Kosmos 553
- Mission type: ABM radar target
- COSPAR ID: 1973-020A
- SATCAT no.: 06427

Spacecraft properties
- Spacecraft type: DS-P1-Yu
- Manufacturer: Yuzhnoye
- Launch mass: 400 kilograms (880 lb)

Start of mission
- Launch date: 12 April 1973, 11:49:55 UTC
- Rocket: Kosmos-2I 63SM
- Launch site: Plesetsk 133/1

End of mission
- Decay date: 11 November 1973

Orbital parameters
- Reference system: Geocentric
- Regime: Low Earth
- Perigee altitude: 264 kilometres (164 mi)
- Apogee altitude: 470 kilometres (290 mi)
- Inclination: 70.9 degrees
- Period: 91.9 minutes

= Kosmos 553 =

Soviet radar calibration satellite

Kosmos 553 (Космос 553 meaning Cosmos 553), known before launch as DS-P1-Yu No.55, was a Soviet satellite which was launched in 1973 as part of the Dnepropetrovsk Sputnik programme. It was a 400 kg spacecraft, which was built by the Yuzhnoye Design Bureau, and was used as a radar calibration target for anti-ballistic missile tests.

== Launch ==
Kosmos 553 was successfully launched into low Earth orbit at 11:49:55 UTC on 12 April 1973. The launch took place from Site 133/1 at the Plesetsk Cosmodrome, and used a Kosmos-2I 63SM carrier rocket.

== Orbit ==
Upon reaching orbit, the satellite was assigned its Kosmos designation, and received the International Designator 1973-020A. The North American Aerospace Defense Command assigned it the catalogue number 06427.

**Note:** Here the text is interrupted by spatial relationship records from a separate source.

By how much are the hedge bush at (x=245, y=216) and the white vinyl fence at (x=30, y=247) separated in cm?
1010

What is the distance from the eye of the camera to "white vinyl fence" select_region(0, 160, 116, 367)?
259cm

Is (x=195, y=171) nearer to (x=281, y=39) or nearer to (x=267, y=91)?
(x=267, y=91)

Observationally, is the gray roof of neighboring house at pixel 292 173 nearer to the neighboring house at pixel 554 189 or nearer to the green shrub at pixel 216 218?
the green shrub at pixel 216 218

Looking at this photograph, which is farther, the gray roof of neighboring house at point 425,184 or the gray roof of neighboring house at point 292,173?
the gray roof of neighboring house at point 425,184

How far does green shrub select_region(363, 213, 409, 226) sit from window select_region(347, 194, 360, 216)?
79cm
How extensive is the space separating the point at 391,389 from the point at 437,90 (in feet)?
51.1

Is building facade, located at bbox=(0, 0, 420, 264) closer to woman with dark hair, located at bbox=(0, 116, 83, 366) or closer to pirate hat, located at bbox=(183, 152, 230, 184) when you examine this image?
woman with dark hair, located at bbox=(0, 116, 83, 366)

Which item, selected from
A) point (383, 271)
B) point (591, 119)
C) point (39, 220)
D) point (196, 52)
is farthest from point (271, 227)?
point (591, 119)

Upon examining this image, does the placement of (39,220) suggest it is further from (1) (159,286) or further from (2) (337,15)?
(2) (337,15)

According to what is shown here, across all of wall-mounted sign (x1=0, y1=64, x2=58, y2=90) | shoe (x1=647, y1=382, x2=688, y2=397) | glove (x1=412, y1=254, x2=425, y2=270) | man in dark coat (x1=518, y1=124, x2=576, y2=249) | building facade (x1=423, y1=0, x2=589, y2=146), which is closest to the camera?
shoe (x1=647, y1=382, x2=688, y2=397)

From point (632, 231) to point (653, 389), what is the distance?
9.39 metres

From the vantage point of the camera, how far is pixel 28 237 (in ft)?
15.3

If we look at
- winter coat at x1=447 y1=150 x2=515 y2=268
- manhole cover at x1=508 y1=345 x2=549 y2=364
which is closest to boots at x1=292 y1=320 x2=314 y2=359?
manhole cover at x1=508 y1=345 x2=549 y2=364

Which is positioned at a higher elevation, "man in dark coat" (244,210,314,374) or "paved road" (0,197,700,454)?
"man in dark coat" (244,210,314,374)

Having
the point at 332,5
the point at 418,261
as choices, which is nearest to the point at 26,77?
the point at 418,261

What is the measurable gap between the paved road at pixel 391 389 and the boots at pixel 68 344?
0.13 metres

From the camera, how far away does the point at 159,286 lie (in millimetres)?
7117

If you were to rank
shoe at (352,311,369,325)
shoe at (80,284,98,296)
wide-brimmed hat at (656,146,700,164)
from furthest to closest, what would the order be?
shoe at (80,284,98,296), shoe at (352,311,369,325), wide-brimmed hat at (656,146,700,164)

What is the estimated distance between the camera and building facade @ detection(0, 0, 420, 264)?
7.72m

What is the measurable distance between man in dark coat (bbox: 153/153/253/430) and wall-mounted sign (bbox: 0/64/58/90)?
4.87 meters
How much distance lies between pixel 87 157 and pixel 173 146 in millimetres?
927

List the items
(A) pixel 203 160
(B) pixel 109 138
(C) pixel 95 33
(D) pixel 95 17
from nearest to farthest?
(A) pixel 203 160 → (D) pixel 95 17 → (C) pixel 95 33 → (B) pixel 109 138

Kosmos 553 was the sixty-first of seventy nine DS-P1-Yu satellites to be launched, and the fifty-fifth of seventy two to successfully reach orbit. It was operated in an orbit with a perigee of 264 km, an apogee of 470 km, 70.9 degrees of inclination, and an orbital period of 91.9 minutes. It remained in orbit until it decayed and reentered the atmosphere on 11 November 1973.